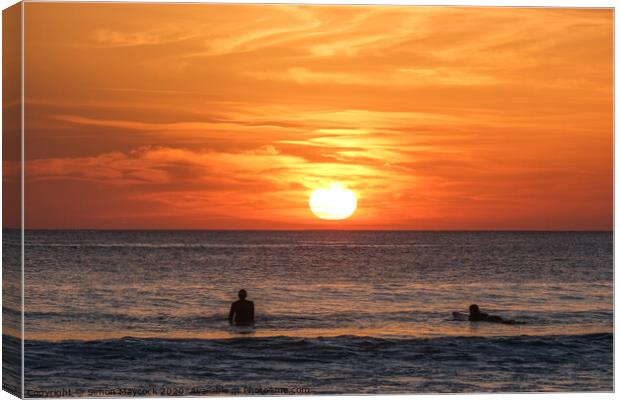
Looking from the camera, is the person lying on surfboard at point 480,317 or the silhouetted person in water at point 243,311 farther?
the silhouetted person in water at point 243,311

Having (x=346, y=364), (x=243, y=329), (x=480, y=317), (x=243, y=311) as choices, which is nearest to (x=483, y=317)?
(x=480, y=317)

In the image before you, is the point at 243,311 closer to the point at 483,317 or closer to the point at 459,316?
the point at 459,316

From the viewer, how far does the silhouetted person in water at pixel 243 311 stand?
15.2 m

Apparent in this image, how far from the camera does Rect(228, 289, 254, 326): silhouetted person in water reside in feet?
49.8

* * *

Write out every line of the records above word for word, leaving the pictures out of your copy.

▶ Solution for this problem:
Looking from the camera, is the person lying on surfboard at point 480,317 or the silhouetted person in water at point 243,311 farther?
the silhouetted person in water at point 243,311

Having (x=346, y=364), (x=243, y=329), (x=480, y=317), (x=243, y=311) as choices, which is nearest to (x=483, y=317)?
(x=480, y=317)

In the image before you, is the point at 243,311 closer to the point at 483,317 or closer to the point at 459,316?
the point at 459,316

From the viewer, how far does the silhouetted person in water at pixel 243 311 stand?
15.2 m

Apparent in this image, how far from the camera does Rect(228, 289, 254, 326): silhouetted person in water reside in feet?
49.8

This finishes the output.